• **WHAT IS BEING ASKED**
Your task is to print every entry below exactly as given.

====== DATA IN THIS EXERCISE

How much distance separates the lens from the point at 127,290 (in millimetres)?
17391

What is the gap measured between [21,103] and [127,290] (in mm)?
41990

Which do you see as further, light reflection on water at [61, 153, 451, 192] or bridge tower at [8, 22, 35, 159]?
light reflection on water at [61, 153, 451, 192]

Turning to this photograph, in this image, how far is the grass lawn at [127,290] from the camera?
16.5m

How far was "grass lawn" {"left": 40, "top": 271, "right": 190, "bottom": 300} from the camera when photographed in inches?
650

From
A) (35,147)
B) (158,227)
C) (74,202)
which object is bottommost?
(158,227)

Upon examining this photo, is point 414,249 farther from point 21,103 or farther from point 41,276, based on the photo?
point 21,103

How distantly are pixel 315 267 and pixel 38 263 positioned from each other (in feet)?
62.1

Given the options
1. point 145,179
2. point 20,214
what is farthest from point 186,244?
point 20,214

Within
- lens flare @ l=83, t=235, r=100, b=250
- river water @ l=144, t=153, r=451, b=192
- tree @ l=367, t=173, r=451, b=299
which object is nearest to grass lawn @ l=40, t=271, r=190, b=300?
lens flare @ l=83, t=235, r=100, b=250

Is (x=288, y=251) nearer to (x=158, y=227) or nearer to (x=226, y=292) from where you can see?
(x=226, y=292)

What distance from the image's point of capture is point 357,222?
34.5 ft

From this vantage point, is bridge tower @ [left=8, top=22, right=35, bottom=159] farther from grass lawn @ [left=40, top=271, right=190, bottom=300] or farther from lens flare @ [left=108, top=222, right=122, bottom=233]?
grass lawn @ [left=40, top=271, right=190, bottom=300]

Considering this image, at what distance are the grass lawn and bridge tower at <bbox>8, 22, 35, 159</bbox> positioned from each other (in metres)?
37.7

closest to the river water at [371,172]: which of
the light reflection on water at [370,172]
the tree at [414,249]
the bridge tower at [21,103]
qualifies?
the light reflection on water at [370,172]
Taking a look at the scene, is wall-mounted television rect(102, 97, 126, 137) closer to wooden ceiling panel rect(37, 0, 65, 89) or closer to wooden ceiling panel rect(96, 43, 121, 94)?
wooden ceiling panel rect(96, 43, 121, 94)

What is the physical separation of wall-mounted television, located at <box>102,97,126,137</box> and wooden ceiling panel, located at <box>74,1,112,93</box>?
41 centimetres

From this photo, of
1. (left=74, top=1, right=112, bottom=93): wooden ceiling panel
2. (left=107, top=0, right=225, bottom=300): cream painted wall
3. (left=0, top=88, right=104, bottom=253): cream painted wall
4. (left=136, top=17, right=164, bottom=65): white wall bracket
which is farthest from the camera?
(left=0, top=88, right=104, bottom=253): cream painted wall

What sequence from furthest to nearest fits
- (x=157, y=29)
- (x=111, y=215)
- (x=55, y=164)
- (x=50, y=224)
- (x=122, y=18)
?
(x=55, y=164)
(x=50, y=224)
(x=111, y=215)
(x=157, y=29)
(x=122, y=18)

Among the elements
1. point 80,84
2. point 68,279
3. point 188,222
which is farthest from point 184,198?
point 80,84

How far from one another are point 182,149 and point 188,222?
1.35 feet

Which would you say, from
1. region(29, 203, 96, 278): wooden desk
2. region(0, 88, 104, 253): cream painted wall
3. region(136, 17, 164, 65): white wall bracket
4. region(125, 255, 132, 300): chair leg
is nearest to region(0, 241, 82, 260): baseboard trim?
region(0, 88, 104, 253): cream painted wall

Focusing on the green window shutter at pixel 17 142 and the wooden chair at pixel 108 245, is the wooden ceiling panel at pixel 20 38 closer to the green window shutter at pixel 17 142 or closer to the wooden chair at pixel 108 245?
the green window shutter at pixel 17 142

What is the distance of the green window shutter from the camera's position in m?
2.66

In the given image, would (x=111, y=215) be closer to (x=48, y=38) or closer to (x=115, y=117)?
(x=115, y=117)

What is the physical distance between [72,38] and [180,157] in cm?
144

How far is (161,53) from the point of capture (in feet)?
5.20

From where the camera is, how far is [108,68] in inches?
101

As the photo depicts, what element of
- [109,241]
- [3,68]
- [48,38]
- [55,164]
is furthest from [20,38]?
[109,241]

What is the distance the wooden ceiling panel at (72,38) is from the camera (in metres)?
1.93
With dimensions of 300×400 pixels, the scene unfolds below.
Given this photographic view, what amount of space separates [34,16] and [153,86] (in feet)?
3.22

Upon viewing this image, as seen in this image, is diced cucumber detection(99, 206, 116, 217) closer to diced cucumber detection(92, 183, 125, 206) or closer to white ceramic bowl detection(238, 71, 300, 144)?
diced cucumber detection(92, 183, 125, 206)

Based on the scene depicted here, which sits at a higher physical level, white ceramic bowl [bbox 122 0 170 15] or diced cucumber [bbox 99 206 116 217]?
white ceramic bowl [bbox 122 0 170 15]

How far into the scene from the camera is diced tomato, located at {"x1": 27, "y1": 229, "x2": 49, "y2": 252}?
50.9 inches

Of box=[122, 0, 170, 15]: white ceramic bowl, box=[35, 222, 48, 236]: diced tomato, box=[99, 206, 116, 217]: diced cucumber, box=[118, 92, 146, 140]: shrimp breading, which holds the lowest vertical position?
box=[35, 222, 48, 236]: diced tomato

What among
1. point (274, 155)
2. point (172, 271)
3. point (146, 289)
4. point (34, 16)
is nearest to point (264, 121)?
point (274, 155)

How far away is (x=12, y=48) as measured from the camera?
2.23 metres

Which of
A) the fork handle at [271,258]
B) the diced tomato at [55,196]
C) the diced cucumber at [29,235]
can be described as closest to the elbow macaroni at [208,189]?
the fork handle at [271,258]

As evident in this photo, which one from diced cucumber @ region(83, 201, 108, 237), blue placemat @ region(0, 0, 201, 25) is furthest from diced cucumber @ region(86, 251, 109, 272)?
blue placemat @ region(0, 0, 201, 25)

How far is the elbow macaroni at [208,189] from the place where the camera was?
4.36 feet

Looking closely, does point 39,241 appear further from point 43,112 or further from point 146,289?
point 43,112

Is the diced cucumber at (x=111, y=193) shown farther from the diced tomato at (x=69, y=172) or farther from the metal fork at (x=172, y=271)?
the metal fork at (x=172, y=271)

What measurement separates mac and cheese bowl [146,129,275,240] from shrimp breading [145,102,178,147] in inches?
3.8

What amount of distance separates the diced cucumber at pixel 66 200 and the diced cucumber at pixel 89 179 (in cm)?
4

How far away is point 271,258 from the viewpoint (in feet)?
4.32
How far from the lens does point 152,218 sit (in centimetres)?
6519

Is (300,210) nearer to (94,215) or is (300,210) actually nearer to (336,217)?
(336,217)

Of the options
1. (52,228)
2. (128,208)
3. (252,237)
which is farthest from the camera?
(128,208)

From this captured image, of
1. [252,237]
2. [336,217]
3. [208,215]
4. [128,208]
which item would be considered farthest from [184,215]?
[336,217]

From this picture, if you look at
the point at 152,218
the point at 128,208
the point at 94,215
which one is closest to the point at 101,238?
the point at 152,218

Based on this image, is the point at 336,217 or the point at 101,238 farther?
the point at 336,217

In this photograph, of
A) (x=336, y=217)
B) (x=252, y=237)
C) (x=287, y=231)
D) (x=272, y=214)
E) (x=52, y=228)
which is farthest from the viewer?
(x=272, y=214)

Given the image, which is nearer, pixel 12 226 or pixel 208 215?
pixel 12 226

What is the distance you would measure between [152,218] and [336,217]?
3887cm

============

• **WRITTEN ANSWER**
How much distance separates the lens from the point at 127,290 (in millimetres)?
17391

What is the gap measured between [21,103] and [127,290] (in mm)?
41990

Which do you see as further, light reflection on water at [61, 153, 451, 192] or bridge tower at [8, 22, 35, 159]?
light reflection on water at [61, 153, 451, 192]

Turning to this photograph, in this image, how far is the grass lawn at [127,290] from the camera?
16.5m

How far was "grass lawn" {"left": 40, "top": 271, "right": 190, "bottom": 300} from the camera when photographed in inches?
650

From
A) (35,147)
B) (158,227)
C) (74,202)
which object is bottommost?
(158,227)

Upon examining this photo, is point 414,249 farther from point 21,103 or farther from point 41,276, based on the photo?
point 21,103

How distantly are pixel 315 267 and pixel 38 263 positioned from each other (in feet)?
62.1

Given the options
1. point 145,179
2. point 20,214
what is farthest from point 186,244?
point 20,214

Within
- lens flare @ l=83, t=235, r=100, b=250
- river water @ l=144, t=153, r=451, b=192
- tree @ l=367, t=173, r=451, b=299
which object is nearest to grass lawn @ l=40, t=271, r=190, b=300?
lens flare @ l=83, t=235, r=100, b=250

Is (x=288, y=251) nearer to (x=158, y=227) or nearer to (x=226, y=292) from where you can see?
(x=226, y=292)

What distance from the image's point of capture is point 357,222?
34.5 ft

From this vantage point, is bridge tower @ [left=8, top=22, right=35, bottom=159] farther from grass lawn @ [left=40, top=271, right=190, bottom=300] or farther from lens flare @ [left=108, top=222, right=122, bottom=233]?
grass lawn @ [left=40, top=271, right=190, bottom=300]

Considering this image, at what distance are the grass lawn and bridge tower at <bbox>8, 22, 35, 159</bbox> positioned from each other (in metres)?
37.7

closest to the river water at [371,172]: which of
the light reflection on water at [370,172]
the tree at [414,249]
the bridge tower at [21,103]
qualifies?
the light reflection on water at [370,172]
Taking a look at the scene, is wall-mounted television rect(102, 97, 126, 137) closer to wooden ceiling panel rect(37, 0, 65, 89) or closer to wooden ceiling panel rect(96, 43, 121, 94)?
wooden ceiling panel rect(96, 43, 121, 94)

What is the physical separation of wall-mounted television, located at <box>102,97,126,137</box> and wooden ceiling panel, located at <box>74,1,112,93</box>?
41 centimetres

From this photo, of
1. (left=74, top=1, right=112, bottom=93): wooden ceiling panel
2. (left=107, top=0, right=225, bottom=300): cream painted wall
3. (left=0, top=88, right=104, bottom=253): cream painted wall
4. (left=136, top=17, right=164, bottom=65): white wall bracket
which is farthest from the camera?
(left=0, top=88, right=104, bottom=253): cream painted wall

What sequence from furthest to nearest fits
- (x=157, y=29)
- (x=111, y=215)
- (x=55, y=164)
- (x=50, y=224)
- (x=122, y=18)
?
(x=55, y=164)
(x=50, y=224)
(x=111, y=215)
(x=157, y=29)
(x=122, y=18)

Among the elements
1. point 80,84
2. point 68,279
3. point 188,222
which is farthest from point 184,198?
point 80,84

How far from one another are point 182,149 and point 188,222?
1.35 feet

Which would you say, from
1. region(29, 203, 96, 278): wooden desk
2. region(0, 88, 104, 253): cream painted wall
3. region(136, 17, 164, 65): white wall bracket
4. region(125, 255, 132, 300): chair leg
is nearest to region(0, 241, 82, 260): baseboard trim?
region(0, 88, 104, 253): cream painted wall

Focusing on the green window shutter at pixel 17 142 and the wooden chair at pixel 108 245, is the wooden ceiling panel at pixel 20 38 closer to the green window shutter at pixel 17 142 or closer to the wooden chair at pixel 108 245?
the green window shutter at pixel 17 142

What is the distance of the green window shutter from the camera's position in m?
2.66

In the given image, would (x=111, y=215) be closer to (x=48, y=38) or closer to (x=115, y=117)?
(x=115, y=117)

What is the physical distance between [72,38] and [180,157] in cm?
144

How far is (161,53) from the point of capture (in feet)?
5.20

From where the camera is, how far is [108,68] in inches?
101

As the photo depicts, what element of
- [109,241]
- [3,68]
- [48,38]
- [55,164]
is furthest from [20,38]?
[109,241]

What is the distance the wooden ceiling panel at (72,38) is from the camera (in metres)?
1.93
With dimensions of 300×400 pixels, the scene unfolds below.
Given this photographic view, what amount of space separates [34,16] and [153,86] (in feet)?
3.22

Upon viewing this image, as seen in this image, is diced cucumber detection(99, 206, 116, 217) closer to diced cucumber detection(92, 183, 125, 206) or closer to white ceramic bowl detection(238, 71, 300, 144)?
diced cucumber detection(92, 183, 125, 206)

Based on the scene depicted here, which sits at a higher physical level, white ceramic bowl [bbox 122 0 170 15] or diced cucumber [bbox 99 206 116 217]?
white ceramic bowl [bbox 122 0 170 15]

How far into the scene from the camera is diced tomato, located at {"x1": 27, "y1": 229, "x2": 49, "y2": 252}?
50.9 inches

Of box=[122, 0, 170, 15]: white ceramic bowl, box=[35, 222, 48, 236]: diced tomato, box=[99, 206, 116, 217]: diced cucumber, box=[118, 92, 146, 140]: shrimp breading, which holds the lowest vertical position?
box=[35, 222, 48, 236]: diced tomato

What among
1. point (274, 155)
2. point (172, 271)
3. point (146, 289)
4. point (34, 16)
is nearest to point (264, 121)?
point (274, 155)

How far away is (x=12, y=48) as measured from the camera?
2.23 metres

Which of
A) the fork handle at [271,258]
B) the diced tomato at [55,196]
C) the diced cucumber at [29,235]
can be described as closest to the elbow macaroni at [208,189]?
the fork handle at [271,258]

As evident in this photo, which one from diced cucumber @ region(83, 201, 108, 237), blue placemat @ region(0, 0, 201, 25) is furthest from diced cucumber @ region(86, 251, 109, 272)?
blue placemat @ region(0, 0, 201, 25)

How far is the elbow macaroni at [208,189] from the place where the camera was?
4.36 feet

Looking closely, does point 39,241 appear further from point 43,112 or further from point 146,289?
point 43,112

Is the diced cucumber at (x=111, y=193) shown farther from the diced tomato at (x=69, y=172) or farther from the metal fork at (x=172, y=271)?
the metal fork at (x=172, y=271)

What measurement separates mac and cheese bowl [146,129,275,240] from shrimp breading [145,102,178,147] in inches?
3.8

What amount of distance separates the diced cucumber at pixel 66 200 and the diced cucumber at pixel 89 179 (in cm)?
4

How far away is point 271,258 from the viewpoint (in feet)?
4.32
How far from the lens does point 152,218 sit (in centimetres)?
6519

Is (300,210) nearer to (94,215) or is (300,210) actually nearer to (336,217)?
(336,217)

Of the options
1. (52,228)
2. (128,208)
3. (252,237)
which is farthest from the camera?
(128,208)

From this captured image, of
1. [252,237]
2. [336,217]
3. [208,215]
4. [128,208]
which item would be considered farthest from [184,215]?
[336,217]

From this picture, if you look at
the point at 152,218
the point at 128,208
the point at 94,215
which one is closest to the point at 101,238?
the point at 152,218

Based on this image, is the point at 336,217 or the point at 101,238 farther?
the point at 336,217

In this photograph, of
A) (x=336, y=217)
B) (x=252, y=237)
C) (x=287, y=231)
D) (x=272, y=214)
E) (x=52, y=228)
which is farthest from the viewer?
(x=272, y=214)

Given the image, which is nearer, pixel 12 226 or pixel 208 215?
pixel 12 226

What is the distance you would measure between [152,218] and [336,217]?
3887cm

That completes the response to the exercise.